I sat in church sandwiched between sisters and brothers on the hard wooden benches of Our Lady of Good Counsel and listened as the priest droned his way through ideas on how to be a better person. His sermon considered how to live a good life, how to honour God’s teachings, but not how to stay awake or take the priest’s words seriously.
So I tuned out and watched the people around me instead.
When I was in grade three over the course of many weeks I began to notice that my teacher Miss Anderson sat several rows in front of me on the other side of the church. I could see her side on, eyes to the front, as if she were concentrating hard on every word the priest said and needed to get a good look at him in order to take it all in.
Her faced raised to the pulpit took on an angelic look, saintly and devout. Her skin was pale against her raven black hair, which she wore in one of those French buns my mother raved about but could not manage in her own hair because hers was too curly.

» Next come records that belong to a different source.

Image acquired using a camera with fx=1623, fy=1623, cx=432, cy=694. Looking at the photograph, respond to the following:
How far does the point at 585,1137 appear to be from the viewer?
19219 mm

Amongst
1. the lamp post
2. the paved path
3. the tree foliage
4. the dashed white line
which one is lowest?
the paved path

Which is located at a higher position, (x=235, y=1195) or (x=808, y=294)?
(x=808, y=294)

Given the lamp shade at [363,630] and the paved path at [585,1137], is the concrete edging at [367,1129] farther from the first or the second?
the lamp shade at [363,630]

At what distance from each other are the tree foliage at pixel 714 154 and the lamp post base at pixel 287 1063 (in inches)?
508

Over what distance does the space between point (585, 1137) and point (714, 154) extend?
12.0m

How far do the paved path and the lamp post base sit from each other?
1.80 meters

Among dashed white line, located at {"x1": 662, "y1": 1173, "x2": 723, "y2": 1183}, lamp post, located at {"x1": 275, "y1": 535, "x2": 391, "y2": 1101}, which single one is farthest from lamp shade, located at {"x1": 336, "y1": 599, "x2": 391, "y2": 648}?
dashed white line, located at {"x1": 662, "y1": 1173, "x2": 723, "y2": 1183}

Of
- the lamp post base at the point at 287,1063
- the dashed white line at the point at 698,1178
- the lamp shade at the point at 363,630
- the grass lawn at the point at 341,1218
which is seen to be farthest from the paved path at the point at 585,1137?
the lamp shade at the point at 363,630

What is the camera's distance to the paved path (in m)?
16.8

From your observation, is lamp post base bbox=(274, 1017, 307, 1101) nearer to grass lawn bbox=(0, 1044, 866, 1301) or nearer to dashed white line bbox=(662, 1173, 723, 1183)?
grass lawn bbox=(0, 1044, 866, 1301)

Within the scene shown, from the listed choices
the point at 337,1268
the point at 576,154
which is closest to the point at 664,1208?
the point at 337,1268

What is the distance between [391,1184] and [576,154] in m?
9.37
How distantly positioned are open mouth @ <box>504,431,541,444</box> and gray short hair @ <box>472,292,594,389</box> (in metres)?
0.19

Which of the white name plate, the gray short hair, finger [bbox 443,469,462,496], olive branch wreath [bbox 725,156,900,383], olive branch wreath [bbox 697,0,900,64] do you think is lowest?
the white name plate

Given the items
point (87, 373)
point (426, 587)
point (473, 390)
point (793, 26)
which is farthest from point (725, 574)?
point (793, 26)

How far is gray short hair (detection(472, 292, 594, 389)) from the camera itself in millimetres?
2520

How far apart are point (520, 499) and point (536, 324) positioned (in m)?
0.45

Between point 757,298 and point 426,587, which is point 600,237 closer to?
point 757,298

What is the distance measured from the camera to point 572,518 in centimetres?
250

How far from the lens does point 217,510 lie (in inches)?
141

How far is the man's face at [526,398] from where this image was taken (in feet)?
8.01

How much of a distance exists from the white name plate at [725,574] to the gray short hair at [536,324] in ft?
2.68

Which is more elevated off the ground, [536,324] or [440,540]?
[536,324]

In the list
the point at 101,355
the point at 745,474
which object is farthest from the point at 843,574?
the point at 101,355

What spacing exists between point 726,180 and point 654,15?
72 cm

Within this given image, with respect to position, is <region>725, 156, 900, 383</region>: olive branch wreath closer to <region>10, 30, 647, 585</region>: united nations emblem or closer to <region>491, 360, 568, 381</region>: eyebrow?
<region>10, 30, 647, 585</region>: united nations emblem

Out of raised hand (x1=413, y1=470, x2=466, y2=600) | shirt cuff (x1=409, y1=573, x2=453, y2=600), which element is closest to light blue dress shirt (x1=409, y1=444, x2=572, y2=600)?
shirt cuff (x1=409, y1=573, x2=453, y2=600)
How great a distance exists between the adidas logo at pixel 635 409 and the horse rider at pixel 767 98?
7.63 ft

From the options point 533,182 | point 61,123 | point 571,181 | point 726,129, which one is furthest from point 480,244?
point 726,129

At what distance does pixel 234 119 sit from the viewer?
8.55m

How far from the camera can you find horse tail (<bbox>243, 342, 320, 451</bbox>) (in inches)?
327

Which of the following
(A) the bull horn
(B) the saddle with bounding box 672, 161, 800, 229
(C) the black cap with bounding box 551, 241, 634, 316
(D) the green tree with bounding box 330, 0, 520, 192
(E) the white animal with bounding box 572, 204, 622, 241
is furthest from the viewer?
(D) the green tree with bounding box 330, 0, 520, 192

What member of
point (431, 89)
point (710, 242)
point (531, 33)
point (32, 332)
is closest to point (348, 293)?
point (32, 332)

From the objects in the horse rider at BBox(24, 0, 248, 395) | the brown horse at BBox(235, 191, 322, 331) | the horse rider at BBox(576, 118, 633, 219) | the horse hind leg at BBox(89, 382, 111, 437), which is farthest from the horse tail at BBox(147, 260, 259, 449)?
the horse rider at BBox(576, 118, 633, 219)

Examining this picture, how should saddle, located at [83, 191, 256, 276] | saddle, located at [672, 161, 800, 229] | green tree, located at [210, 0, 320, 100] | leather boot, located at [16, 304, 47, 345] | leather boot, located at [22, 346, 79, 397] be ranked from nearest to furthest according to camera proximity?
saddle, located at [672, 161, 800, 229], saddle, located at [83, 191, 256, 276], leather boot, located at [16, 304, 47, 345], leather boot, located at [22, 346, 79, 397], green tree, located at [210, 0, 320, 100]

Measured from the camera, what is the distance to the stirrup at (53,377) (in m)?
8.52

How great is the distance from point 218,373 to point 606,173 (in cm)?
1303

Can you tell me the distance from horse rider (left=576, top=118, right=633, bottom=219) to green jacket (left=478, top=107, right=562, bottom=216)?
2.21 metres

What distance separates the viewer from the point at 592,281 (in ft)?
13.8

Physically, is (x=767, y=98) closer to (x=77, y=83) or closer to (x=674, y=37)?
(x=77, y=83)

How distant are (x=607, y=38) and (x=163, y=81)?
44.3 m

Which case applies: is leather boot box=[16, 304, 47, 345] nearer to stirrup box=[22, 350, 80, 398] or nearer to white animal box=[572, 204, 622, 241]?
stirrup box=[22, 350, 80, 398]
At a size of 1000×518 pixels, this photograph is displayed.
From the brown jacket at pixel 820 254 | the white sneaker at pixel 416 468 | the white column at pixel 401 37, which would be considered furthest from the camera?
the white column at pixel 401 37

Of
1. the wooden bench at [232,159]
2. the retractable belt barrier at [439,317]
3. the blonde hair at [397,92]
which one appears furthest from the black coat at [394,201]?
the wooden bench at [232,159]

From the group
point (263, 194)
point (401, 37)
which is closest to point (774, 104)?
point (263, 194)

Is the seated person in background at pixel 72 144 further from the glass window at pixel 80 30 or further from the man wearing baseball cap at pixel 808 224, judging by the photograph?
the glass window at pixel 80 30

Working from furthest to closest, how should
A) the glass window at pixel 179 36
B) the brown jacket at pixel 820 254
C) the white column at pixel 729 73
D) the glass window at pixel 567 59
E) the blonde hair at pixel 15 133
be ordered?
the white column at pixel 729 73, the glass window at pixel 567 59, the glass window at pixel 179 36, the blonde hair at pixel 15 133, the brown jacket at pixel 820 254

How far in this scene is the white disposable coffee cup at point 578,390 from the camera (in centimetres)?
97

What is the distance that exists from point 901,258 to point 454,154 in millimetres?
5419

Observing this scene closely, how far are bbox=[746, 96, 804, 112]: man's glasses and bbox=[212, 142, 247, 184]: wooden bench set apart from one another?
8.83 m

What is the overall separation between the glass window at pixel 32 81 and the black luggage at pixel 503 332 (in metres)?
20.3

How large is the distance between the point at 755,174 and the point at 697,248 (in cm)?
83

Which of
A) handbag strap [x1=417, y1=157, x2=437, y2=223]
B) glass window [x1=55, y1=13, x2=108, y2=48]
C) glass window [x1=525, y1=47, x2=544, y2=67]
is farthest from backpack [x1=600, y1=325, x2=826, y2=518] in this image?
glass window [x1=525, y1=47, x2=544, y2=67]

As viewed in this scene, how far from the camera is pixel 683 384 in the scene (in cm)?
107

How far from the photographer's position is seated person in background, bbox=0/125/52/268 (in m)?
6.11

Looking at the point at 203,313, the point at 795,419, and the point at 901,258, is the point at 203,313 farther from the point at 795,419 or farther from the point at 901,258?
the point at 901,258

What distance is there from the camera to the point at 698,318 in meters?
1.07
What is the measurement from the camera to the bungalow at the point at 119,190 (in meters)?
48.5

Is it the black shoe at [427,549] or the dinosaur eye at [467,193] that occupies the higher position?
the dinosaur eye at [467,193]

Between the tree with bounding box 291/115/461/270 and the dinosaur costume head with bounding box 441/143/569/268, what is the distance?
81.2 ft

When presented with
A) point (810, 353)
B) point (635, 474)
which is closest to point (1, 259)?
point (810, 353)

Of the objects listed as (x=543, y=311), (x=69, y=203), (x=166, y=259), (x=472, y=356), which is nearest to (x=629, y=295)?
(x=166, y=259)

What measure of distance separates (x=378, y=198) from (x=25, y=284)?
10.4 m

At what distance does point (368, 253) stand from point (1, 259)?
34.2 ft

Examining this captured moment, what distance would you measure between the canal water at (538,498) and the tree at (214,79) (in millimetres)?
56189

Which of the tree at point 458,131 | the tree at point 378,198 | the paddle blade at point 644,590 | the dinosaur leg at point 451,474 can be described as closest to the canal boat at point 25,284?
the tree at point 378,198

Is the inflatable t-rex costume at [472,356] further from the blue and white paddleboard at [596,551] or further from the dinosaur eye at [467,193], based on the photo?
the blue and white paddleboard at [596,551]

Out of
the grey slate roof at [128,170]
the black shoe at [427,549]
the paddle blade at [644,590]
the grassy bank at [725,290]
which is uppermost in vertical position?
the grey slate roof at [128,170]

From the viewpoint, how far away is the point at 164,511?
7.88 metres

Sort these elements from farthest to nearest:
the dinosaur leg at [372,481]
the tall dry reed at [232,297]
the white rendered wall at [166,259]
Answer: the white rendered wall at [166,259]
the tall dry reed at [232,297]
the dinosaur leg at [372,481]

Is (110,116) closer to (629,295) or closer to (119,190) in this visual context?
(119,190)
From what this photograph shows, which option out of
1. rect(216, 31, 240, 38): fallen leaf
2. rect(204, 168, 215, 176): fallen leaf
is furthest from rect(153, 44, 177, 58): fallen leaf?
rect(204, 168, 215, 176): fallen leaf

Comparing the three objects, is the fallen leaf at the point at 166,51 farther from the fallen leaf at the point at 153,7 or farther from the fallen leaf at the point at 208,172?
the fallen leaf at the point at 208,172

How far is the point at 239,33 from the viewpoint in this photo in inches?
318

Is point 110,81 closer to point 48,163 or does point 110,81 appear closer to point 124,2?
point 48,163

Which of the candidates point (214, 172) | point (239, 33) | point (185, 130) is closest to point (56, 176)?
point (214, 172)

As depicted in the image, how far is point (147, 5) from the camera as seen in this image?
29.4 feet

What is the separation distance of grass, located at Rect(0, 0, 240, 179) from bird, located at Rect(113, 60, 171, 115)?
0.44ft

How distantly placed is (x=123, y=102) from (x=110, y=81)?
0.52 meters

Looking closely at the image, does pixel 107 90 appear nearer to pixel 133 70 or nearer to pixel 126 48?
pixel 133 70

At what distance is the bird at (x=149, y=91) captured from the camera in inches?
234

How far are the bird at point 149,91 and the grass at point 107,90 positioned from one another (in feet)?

Miss Anderson gave off a radiance that left me in love with her. And as the priest rambled on I fell under her trance but pulled myself up short with a series of rules I set for myself on the nature of female beauty.
To begin, and based on what I had learned in church and at school, I decided that the Blessed Virgin Mary was without a doubt the most beautiful woman who had ever lived. And given she was an eternal saint, her beauty dominated all others.
Next in line, I included my mother. My mother was more beautiful to me than any other woman I had ever seen beyond the Blessed Virgin, and although my mother’s skin sagged around her neck these days and she complained about the wrinkles on her elbows, wrinkles that gave away a woman’s age, she told us, I had also seen my mother’s younger woman photos when she was a movie star, with her own head of dark, albeit curly hair, and although her skin was not the alabaster white of my school teacher’s – my mother’s complexion turned towards olive – she still radiated the beauty of the angels.
So I gave my mother second place.
After her, in third place came Miss Anderson and because I was allowed thereafter to make my own choices, the next in line came from the television screen, a movie star called Ava Gardner.
Every Sunday I looked around the church for other beauties to add to my list. Not only were they to exude a radiance that belonged to the saints, they needed to be pure, unsullied in their demeanour. These words came to me from the nuns and the prayer books, which told me all I needed to know about truth and beauty.
The priest one day talked about parishioners who had complained about the church. He took these people to task. They were complaining about their own church, he said. Their own church, one to which they belonged as though they were finding fault with someone else’s church.
How could this be?
These people set a bad example for the rest of us. We were in this together and given that our religion was the one and only religion, the pure religion, the one true faith, then it was important for all of us to honour that position and be loyal to our calling as God’s children.
That attitude of purity overruled all superficial aspects of beauty. A pure mind was best of all and a pure mind was almost impossible to achieve, unless I stopped paying attention to what was on the outside and cared only about the whiteness of my soul.